WHAT IS ASKED:
Rewrite the data below from its first line through the line containing "386L124 444L196 455L262", putting "object_id" wherever "instance_id" appears and leaving everything else unchanged.

--- Begin DATA PROVIDED ---

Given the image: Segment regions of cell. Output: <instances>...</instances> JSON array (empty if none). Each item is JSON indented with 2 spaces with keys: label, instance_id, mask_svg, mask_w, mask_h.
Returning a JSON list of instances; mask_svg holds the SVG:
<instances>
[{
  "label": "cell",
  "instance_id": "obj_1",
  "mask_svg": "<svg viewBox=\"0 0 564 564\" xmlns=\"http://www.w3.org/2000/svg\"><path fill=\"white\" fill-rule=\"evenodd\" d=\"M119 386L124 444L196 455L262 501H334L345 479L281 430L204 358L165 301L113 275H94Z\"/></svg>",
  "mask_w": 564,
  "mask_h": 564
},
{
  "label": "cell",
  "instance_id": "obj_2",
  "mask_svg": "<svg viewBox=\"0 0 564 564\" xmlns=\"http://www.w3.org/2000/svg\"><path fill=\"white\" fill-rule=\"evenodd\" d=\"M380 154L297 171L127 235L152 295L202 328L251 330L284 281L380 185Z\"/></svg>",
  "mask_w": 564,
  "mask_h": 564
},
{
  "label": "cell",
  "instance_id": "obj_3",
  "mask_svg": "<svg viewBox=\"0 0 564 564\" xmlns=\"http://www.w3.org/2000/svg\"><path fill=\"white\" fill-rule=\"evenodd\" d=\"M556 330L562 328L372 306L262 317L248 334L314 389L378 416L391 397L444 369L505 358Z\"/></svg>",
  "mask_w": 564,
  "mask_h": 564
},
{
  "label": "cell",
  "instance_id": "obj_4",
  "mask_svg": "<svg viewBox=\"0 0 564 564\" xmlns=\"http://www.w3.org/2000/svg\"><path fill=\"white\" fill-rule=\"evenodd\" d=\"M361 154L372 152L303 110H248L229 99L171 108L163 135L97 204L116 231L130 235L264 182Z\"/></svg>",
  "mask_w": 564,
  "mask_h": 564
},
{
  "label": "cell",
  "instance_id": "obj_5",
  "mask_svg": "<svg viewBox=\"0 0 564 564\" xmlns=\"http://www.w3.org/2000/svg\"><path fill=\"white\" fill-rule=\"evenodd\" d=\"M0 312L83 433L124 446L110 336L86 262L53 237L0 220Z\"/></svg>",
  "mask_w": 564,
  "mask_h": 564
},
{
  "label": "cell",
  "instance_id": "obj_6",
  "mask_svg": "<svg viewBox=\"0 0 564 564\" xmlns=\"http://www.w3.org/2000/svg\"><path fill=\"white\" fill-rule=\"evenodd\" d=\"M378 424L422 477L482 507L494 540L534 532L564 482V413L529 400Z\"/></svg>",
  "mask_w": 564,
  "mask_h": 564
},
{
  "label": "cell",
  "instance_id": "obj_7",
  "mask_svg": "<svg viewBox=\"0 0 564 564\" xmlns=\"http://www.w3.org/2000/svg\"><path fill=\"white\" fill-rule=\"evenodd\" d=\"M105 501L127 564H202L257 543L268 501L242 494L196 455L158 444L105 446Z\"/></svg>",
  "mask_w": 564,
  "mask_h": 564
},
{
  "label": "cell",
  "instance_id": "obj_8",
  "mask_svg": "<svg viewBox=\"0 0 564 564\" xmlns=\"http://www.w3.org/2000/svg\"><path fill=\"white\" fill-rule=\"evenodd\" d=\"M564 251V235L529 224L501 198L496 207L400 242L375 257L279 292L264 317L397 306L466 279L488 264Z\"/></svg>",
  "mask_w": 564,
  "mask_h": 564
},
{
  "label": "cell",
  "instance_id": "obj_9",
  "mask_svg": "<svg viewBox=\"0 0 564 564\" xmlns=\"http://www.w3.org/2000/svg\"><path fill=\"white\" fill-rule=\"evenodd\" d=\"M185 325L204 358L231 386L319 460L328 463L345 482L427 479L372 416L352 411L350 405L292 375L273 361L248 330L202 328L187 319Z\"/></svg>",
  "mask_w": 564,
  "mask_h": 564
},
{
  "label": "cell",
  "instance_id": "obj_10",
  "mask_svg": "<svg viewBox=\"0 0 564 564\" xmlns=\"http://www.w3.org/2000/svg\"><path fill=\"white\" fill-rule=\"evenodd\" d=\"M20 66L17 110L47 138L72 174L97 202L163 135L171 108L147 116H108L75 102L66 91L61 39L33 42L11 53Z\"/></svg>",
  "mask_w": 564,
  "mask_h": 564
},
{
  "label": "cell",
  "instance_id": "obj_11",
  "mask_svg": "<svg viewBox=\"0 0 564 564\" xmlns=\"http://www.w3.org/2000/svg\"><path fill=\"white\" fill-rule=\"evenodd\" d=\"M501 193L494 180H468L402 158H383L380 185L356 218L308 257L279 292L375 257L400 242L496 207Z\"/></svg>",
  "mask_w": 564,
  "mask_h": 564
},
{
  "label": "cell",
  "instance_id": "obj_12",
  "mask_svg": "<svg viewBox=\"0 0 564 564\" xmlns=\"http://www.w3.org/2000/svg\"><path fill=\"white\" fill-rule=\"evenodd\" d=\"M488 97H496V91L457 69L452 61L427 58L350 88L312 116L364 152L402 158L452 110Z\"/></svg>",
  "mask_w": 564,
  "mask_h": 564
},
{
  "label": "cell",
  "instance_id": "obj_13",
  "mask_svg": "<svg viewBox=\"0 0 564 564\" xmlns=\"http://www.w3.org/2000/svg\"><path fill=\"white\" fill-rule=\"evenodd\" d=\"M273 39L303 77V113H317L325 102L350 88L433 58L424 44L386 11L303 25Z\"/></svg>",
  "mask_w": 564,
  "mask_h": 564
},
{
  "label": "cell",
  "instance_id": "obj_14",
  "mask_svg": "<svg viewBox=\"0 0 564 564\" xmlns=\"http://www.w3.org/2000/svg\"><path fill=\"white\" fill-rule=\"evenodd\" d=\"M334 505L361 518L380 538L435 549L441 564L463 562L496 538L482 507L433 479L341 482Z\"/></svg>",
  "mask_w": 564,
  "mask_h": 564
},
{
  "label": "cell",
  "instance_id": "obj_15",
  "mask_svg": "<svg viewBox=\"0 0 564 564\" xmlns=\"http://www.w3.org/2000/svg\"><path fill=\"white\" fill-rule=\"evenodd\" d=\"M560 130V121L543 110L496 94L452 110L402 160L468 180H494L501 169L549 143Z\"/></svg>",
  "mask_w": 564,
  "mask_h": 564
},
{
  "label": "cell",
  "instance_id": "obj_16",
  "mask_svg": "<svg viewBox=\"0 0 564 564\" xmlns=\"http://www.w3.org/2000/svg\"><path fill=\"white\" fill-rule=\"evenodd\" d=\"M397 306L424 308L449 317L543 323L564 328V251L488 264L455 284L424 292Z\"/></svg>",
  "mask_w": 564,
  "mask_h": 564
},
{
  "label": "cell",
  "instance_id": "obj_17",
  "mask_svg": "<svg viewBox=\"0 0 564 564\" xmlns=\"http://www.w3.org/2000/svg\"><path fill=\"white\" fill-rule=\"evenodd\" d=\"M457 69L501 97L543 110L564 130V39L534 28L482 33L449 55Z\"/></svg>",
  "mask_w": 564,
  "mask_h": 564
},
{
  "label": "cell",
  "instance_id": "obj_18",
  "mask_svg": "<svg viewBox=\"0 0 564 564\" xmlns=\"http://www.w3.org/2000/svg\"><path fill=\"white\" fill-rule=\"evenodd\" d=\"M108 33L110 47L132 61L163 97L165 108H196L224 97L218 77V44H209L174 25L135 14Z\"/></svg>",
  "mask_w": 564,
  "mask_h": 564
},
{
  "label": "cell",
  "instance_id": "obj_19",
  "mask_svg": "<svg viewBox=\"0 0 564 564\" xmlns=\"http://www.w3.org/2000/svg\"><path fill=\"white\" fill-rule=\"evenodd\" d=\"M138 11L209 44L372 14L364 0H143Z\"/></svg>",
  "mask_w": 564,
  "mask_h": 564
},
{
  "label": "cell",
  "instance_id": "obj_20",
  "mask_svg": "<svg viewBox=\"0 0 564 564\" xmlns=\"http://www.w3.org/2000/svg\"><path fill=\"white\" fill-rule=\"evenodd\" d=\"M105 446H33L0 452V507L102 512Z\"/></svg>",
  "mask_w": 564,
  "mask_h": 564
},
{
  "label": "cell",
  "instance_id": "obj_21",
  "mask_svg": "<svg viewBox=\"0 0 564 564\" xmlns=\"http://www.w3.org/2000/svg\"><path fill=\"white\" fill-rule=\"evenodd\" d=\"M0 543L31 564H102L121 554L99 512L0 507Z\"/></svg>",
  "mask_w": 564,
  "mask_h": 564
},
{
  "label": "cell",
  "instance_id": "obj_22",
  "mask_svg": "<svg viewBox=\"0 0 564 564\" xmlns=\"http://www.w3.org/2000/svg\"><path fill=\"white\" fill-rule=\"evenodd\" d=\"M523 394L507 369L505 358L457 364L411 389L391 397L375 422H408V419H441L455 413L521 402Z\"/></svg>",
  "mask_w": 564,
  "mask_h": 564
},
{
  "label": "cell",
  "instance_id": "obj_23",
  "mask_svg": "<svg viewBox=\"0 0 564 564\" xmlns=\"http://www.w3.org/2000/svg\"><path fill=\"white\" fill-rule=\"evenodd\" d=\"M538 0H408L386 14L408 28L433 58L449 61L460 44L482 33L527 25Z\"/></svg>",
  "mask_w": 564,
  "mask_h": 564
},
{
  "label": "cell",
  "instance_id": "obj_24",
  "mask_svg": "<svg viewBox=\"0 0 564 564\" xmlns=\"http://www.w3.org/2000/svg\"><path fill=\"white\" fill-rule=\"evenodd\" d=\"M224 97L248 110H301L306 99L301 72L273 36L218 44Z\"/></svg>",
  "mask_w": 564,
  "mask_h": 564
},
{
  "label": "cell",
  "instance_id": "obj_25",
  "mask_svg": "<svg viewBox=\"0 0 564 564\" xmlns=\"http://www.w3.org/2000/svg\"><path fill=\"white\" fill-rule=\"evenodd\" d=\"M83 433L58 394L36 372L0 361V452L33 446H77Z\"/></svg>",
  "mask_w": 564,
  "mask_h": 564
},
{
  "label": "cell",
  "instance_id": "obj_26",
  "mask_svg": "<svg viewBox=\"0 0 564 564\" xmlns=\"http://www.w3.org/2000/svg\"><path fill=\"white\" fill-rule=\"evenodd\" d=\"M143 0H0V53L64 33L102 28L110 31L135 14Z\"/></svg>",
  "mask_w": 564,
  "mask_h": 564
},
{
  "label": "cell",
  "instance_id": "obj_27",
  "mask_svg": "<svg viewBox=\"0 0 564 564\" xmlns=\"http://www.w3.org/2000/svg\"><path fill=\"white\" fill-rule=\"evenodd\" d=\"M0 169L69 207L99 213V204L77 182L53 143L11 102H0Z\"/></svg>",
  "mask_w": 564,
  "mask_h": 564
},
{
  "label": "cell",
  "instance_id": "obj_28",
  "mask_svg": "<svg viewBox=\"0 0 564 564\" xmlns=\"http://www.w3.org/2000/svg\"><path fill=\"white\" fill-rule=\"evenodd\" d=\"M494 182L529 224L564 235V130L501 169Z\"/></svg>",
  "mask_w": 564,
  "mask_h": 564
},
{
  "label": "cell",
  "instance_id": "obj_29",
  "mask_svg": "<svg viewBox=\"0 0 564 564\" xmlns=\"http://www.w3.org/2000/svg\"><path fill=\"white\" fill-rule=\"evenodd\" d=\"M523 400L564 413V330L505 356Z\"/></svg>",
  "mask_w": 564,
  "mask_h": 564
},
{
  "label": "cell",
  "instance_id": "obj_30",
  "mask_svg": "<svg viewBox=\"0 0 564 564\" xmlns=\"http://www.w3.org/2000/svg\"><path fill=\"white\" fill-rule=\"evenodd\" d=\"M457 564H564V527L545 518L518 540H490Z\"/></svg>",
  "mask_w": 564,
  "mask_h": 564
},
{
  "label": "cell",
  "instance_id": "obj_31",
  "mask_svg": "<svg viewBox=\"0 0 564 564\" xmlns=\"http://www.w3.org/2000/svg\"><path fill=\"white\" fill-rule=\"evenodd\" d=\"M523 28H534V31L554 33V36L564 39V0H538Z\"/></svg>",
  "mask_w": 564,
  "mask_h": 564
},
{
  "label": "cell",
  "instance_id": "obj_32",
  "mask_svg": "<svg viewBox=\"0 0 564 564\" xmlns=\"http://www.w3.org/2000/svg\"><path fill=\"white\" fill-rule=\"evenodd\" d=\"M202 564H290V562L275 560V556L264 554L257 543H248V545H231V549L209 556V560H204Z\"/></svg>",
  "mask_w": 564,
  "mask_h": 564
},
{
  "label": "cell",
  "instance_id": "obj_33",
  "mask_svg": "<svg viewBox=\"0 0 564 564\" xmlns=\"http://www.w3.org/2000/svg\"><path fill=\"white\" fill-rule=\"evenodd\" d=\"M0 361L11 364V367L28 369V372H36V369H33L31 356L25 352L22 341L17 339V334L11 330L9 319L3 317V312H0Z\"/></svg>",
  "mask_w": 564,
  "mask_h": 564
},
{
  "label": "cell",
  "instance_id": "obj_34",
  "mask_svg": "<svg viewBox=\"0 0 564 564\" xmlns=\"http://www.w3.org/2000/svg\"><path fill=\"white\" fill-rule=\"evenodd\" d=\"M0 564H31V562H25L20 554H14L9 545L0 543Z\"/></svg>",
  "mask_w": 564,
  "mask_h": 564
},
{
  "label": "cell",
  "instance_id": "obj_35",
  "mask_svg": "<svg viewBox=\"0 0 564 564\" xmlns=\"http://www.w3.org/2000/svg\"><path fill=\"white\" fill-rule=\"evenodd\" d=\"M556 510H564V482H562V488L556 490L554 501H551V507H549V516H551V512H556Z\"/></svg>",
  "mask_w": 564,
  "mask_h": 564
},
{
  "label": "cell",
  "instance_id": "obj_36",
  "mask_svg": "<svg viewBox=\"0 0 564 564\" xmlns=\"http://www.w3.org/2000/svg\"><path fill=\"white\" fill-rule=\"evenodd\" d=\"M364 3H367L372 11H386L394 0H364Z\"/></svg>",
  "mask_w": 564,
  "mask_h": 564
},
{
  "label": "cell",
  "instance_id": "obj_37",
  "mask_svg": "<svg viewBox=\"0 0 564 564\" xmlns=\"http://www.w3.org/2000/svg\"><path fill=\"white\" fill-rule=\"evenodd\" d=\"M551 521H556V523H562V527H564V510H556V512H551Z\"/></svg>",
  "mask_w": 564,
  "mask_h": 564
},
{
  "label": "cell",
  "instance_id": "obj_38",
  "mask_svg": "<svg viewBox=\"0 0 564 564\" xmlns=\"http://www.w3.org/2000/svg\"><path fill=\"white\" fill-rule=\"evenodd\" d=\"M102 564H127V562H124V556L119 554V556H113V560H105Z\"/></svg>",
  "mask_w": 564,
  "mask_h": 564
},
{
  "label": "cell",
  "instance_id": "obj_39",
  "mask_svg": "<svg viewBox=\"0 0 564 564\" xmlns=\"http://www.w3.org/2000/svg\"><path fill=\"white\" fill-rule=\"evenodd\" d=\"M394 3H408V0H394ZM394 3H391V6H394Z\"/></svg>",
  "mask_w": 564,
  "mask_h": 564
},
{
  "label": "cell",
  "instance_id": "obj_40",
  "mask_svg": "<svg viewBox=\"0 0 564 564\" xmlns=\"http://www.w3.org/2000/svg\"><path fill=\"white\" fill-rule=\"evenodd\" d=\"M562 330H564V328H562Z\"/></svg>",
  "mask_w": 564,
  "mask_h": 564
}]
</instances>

--- End DATA PROVIDED ---

EXERCISE OUTPUT:
Given the image: Segment regions of cell. Output: <instances>...</instances> JSON array (empty if none). Each item is JSON indented with 2 spaces with keys: label, object_id, mask_svg, mask_w, mask_h.
Returning a JSON list of instances; mask_svg holds the SVG:
<instances>
[{
  "label": "cell",
  "object_id": "obj_1",
  "mask_svg": "<svg viewBox=\"0 0 564 564\" xmlns=\"http://www.w3.org/2000/svg\"><path fill=\"white\" fill-rule=\"evenodd\" d=\"M119 386L124 444L196 455L262 501H334L345 479L281 430L204 358L165 301L113 275H94Z\"/></svg>",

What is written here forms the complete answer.